ECM
Paul Hindemith: Sonatas for Viola/Piano and Viola Alone 豆瓣
Kim Kashkashian / Robert Levin 类型: 古典
发布日期 1988年5月3日 出版发行: ECM
“The viola is commonly (with rare exceptions indeed) played by infirm violinists, or by decrepit players of wind instruments who happen to have been acquainted with a stringed instrument once upon a time.”
–Richard Wager
If ever a recording could put Wagner’s infamous statement to rest, this would be it. Simply overflowing with musical brilliance, it remains one of the finest examples of what the viola is capable of. Kim Kashkashian’s technique and passion are almost palpable and one can only marvel at the humble respect she brings to both. The viola doesn’t simply exist somewhere between violin and cello, forever doomed to be second rate to both. It is, rather, an utterly dynamic and rich musical object, and the ways in which Hindemith unravels its subtler intonations in these sonatas is nothing short of monumental. Every chapter tells us something new, until the linguistic possibilities of the music represented in this eclectic set are exhausted.
Sonate op. 31,4
The first movement is a virtuosic leap through microtonal harmonies and energetic flights of fancy. Kashkashian negotiates these with such conviction, they sound spontaneously composed. As evocative as the music is, it is difficult to picture anything while listening to it, existing as it does in a sound world fashioned from the innards of its own body. And in this fashion it proceeds, drawing from its ligaments, veins, and arteries a broader musical circulation that extends one’s sense of self beyond the instrumental and into the metaphysical. Kashkashian ends with a dramatic flourish, as if to punctuate the ineffability of belonging. The second movement is a mournful monologue. This, Kashkashian plays with heartfelt sensitivity, much in contrast to the raw strength with which she attacks the opening movement. She extracts from her instrument sounds and emotions that are deeply ingrained in the wood itself, brought forth through the strings just as breath is spun into voice through the throat. She does this not so much with the “effortlessness” often ascribed to virtuosi, but rather makes audible her long hours of dedicated practice, her struggles to wrench from this neglected instrument an entirely orchestral palette of atmospheres. The third movement opens with double stops and a linear introduction of the theme before venturing off into beautiful variations and idiosyncratic counterpoint.

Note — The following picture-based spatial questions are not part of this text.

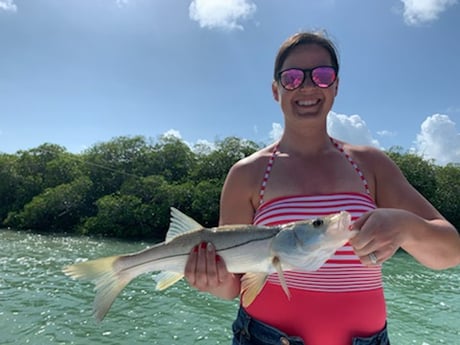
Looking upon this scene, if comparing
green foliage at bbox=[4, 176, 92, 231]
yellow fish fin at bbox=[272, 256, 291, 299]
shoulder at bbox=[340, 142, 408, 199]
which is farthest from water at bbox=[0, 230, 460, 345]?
green foliage at bbox=[4, 176, 92, 231]

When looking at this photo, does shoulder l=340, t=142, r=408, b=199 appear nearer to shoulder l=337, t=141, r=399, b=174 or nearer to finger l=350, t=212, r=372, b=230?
shoulder l=337, t=141, r=399, b=174

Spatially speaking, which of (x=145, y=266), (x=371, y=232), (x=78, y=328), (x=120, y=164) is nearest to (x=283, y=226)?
(x=371, y=232)

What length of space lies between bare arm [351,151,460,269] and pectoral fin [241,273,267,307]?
0.56 metres

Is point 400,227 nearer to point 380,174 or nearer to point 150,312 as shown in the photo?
point 380,174

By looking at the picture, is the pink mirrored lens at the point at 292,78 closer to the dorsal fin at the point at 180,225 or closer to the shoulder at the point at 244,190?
the shoulder at the point at 244,190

Again, Hindemith shows a fondness for tight harmonies, for the spatial potential between adjacent notes. The theme is a fascinating melody, devoid of context and therefore unbounded. As Kashkashian builds her energy, the music regresses into its constituent melodic parts before taking pause. The next section of the third movement is marked “Langsam,” and is an accordingly pliant interlude that hangs in the air like a piece of windblown pollen. Kashkashian plays it as if sharing a new discovery. The final passage springs from the solace of the tangential middle with almost Pan-like exuberance. We see in this music a certain quality of “understanding,” a mischievous surrender to the will of compositional potential.
Sonate op. 25,1
This second sonata erupts with a series of portati, which are dissonant enough to catch our attention with discomfort but which eventually resolve themselves in airy double stops. Here we find beauty not only in those moments that provoke consonance, but perhaps even more so in those moments swirled like knots in a tree. The second movement is another earthy meditation that allows the listener to focus on every sound contained in the lone string. We find in this movement a robust patience. There is no sadness here, only the room in which to deal with our own faults. Through these singular notes we are given a glimpse of what such a process might look like. The third movement is a violent dance that climbs the ladder of its own expression before hurtling itself into a vale of doubt. It is a short foray that dies as quickly as it is born. The final movement begins slowly and with a beauty that is only heightened in the aftermath of the previous display of suicidal vigor. Kashkashian draws out each note into a linear phrase before accentuating it with another. This kind of lilting pattern continues throughout, lending a dirge-like quality to a fitting conclusion.
Sonate 1937
This sonata is like a lesson in biology, highlighting the fluidity between skin and the musical score. The first movement is a convoluted organism indeed. It undulates with its own respiratory rhythm, shaping itself as a voice might in a debate or argument, and in doing so perfectly captures the details of its own fallibility. This is followed by another heartfelt slow movement, as nocturnal as it is bright. The mood changes quickly as the playing erupts into a more frenzied exhibition, plying the listener with forced resolution and the impatience that drives it. The ensuing calm segues into a beautiful pizzicato passage, which exploits all the resonance residing within the viola’s, and the performer’s, body. Soon the bow is returned to the strings, laying out a delicate tessellation of finality. We finish with a somber and somewhat indecisive third movement.
Sonate op. 11,5
This sonata begins with a rather terse opening statement, both in length and in mood. It is as if we have been given a contentious opinion that we can’t quite figure out, but which we know is fraught with danger. The movement has a touch-and-go quality that comes to a head with an obligatory and theatrical exit. The second movement climbs even as it descends, a Jacob’s Ladder toy in sound. As gripping as Hindemith’s faster movements are, it is in these downtempo moments that he displays his greatest deftness, so engaging are they in their fortitude, in their ability to imply the inexpressible, in their wantonness for melody and articulation, and in their remarkable ability to highlight the joys of self-discovery. The Scherzo is a stone changing directions in mid air as it skips across water. It is playful; not in the sense that a child might play, but in the sly intelligence of social agency that is part and parcel of adulthood. A masterful miniature, to be sure. The 11-minute epic that is the last movement also moves very organically. It dances and glides—opening its melodic gills to whatever might pass through them before erupting into gorgeous runs across the fingerboard that simply revel in the melodic possibility they so artfully carry—and moves like a folksong.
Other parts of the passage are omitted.